Let me backtrack a few days first. After Sunday's awesome half marathon, I was wiped out. Like, surprisingly beat up - sore legs, sore butt, tired enough to take a nap, etc. When I got up Monday, my lower back was all tweaky, too. I have to say, I didn't expect to feel like that at all! But, the show must go on, so I went about my normal Monday routine, running with a client and filming a YouTube workout. It was a busy enough day that I didn't go back and check my Garmin or Strava until I was ready to head out for my run on Tuesday morning. And there were Monday's stats still onscreen. Okay. That was odd, but not entirely out of the usual lately - my Garmin has been acting like a moody teenage girl for a while now and I've been staying in firm denial about it, so no need to change courses now. But then Tuesday's run didn't upload. And neither did Wednesday's. Not cool bro. When Strava still shows the number 0 on a Thursday morning, there is a big problem!
The silver lining here is that UltraIronHubs had ordered himself a late Christmas/early Birthday gift of the brand spankin' new Garmin fenix, which meant that I would inherit his old 620 (the watch I gave him for his last birthday and secretly coveted for myself - see how that worked out for me??). So all I had to do was wait for UIH to get his new watch, which thankfully arrived yesterday afternoon. *whew*
So, this morning, I was trying to figure out my new Garmin while I was doing my warm-ups. It's a totally different everything from my old 310XT, and I didn't even know how to turn the darn thing on.
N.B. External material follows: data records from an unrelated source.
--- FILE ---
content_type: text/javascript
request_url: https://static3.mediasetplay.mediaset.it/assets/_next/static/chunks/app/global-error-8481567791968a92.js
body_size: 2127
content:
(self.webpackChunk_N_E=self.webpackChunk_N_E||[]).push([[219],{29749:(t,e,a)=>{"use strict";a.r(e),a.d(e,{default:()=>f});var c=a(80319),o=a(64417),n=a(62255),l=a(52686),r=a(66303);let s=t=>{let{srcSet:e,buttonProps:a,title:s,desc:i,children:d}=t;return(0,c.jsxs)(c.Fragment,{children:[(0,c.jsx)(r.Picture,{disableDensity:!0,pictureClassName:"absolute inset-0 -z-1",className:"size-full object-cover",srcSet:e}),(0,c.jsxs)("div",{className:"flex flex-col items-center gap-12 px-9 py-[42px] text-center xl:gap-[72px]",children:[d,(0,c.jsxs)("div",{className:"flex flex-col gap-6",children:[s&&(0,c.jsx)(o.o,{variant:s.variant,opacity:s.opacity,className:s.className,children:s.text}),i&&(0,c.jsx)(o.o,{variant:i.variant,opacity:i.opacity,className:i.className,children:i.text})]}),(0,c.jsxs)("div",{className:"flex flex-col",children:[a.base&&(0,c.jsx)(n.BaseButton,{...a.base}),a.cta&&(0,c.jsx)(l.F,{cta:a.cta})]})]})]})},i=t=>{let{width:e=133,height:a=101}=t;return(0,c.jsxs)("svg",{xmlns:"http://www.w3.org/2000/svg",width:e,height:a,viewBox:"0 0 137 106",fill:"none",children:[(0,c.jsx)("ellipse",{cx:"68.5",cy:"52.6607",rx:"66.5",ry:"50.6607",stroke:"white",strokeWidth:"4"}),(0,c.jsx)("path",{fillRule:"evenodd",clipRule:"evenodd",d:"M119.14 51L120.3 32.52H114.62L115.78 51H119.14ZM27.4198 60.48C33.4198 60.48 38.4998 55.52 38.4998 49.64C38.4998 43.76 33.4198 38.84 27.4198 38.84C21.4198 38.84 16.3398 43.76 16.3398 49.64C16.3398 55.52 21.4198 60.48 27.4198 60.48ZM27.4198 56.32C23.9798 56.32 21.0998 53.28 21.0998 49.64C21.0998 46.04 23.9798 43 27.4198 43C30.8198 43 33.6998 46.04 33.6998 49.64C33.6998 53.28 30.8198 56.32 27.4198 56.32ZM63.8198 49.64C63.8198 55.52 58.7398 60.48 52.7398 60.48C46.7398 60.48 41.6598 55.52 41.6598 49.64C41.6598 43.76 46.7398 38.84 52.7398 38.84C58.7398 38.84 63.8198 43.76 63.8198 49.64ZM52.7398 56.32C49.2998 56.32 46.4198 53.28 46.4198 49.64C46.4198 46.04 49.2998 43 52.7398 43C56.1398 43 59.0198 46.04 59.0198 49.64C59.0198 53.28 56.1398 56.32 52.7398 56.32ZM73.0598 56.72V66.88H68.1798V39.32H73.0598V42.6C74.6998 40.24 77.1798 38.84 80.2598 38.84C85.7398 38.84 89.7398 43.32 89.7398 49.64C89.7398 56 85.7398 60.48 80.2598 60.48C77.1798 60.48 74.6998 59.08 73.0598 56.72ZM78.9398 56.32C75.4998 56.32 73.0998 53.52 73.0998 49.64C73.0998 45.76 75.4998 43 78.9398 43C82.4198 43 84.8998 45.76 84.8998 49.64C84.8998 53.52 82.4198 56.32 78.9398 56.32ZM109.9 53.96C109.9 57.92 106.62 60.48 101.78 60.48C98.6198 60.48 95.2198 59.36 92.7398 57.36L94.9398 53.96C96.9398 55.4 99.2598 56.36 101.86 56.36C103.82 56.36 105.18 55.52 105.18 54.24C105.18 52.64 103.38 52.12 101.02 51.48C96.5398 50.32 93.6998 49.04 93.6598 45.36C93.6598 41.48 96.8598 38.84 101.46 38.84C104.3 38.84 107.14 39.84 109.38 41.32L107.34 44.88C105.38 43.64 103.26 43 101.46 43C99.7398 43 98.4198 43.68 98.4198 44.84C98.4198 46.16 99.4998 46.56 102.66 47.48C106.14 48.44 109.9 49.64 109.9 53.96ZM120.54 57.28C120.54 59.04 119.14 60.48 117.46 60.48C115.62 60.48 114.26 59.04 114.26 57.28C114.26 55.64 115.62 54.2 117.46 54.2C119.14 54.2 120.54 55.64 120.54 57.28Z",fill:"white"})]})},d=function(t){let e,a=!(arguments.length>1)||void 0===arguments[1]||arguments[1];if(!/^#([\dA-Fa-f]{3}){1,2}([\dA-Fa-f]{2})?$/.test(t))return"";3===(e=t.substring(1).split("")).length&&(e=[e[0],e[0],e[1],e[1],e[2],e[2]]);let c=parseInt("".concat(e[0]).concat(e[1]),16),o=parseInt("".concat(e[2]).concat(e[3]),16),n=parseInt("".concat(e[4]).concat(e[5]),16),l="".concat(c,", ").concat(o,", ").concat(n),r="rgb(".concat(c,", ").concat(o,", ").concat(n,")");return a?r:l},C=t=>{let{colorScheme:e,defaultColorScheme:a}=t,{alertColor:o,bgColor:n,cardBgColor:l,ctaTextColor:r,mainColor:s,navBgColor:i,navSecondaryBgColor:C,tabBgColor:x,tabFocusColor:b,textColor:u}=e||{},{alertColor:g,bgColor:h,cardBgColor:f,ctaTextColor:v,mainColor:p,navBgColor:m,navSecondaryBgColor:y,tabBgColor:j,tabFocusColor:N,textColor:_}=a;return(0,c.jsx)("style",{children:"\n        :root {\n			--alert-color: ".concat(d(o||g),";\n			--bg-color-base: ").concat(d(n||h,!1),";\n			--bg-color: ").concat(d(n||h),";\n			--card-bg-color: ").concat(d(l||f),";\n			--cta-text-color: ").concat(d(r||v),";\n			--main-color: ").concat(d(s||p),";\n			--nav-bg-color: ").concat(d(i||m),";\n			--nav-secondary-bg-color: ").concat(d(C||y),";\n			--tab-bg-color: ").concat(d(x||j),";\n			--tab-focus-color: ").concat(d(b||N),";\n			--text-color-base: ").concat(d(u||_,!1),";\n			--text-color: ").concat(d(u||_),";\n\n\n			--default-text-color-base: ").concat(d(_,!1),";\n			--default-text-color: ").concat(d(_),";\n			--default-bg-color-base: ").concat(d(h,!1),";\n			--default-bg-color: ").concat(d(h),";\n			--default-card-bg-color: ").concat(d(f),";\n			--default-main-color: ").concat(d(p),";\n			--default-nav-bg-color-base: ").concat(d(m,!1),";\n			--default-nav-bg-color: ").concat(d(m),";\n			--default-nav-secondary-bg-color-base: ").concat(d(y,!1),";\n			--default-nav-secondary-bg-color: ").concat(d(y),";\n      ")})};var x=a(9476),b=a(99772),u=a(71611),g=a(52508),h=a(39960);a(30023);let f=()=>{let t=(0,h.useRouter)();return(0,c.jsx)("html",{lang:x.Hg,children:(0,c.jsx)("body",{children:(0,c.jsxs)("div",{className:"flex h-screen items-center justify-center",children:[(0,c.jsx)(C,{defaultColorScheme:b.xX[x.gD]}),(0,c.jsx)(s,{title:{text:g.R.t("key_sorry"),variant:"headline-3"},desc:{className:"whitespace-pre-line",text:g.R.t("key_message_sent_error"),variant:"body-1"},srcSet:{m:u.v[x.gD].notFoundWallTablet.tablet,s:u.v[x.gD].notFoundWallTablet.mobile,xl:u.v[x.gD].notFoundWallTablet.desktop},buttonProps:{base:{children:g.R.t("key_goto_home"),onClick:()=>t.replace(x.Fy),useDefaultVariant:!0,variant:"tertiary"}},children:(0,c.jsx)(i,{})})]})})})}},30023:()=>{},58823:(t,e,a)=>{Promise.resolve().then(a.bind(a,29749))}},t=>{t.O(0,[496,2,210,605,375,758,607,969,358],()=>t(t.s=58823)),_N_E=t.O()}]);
It's going to take some fiddling to get the screens right and learn how to read it quickly without tripping over myself.
As I was getting ready to head out the door, UIH and the boys and I were talking about the gigantic list of Shit That Needs to Get Done before we have guests for Easter and I was doling out jobs and deciding how many miles I had time for, when it occurred to me that as of yesterday, I have a new source of help for running errands:
|That's Big Boy. Driving. I remember the day I got my license - I drove over to my friend Sarah's house without my mom's permission and got in trouble. Big Boy got to drive to Walmart and pick up toilet paper. I am the worst mom ever.|
|I also enjoy taking a walking break to take pictures of BABY DUCKLINGS! You have to look really hard, they blend in really well with their environment. I think there were six of them. So stinking cute!!|
|Conquering the overpass.|
At first, I was all "lone female on a path" looking for the nearest escape, and then I wondered if I was the jogger discovering a body. I paused my electronics and approached carefully, trying to decide what exactly I was seeing - pile of clothes? Actual person? Random mannequin? Threat? Or medical emergency?
It was a kid, maybe 18 years old. Lying on the ground. He twitched a little as I got close, so I started thinking seizure, but no. He was just really, really, really fucked up. He never looked directly at me enough for me to decide if he was drunk or high, but I asked him if he was okay and he mumbled something about waiting until it was light outside (this was in broad daylight, by the way, around 9 am). I asked him what he was doing and he said something about being okay, just hanging out. He was clean, and there was no obvious sign of trauma, and his clothes and his phone were newer than mine, so I asked him again if he needed anything, and after he told me he was "all good" I continued on.
Needless to say, that bothered me.
I re-routed for the trip home, going out to the main road in search of a police officer I could flag down (the police station was less than half a mile away and I see black and whites on this street all the time). As I got to the station, there happened to be two officers just getting out of their cars, so I raced across the street to tell them what I'd seen.
I don't imagine I looked like too much of an upstanding citizen myself right then, sweaty and out of breath, but I mentioned more than once that I had been out running. At the very least, they took notes and thanked me for my concern, so I feel like I did what I could.
I can't stop thinking about that kid's mom. I know that I'll never know the circumstances of his situation, so my mind is just filling in the blanks and sometimes that gets a little wild, you know?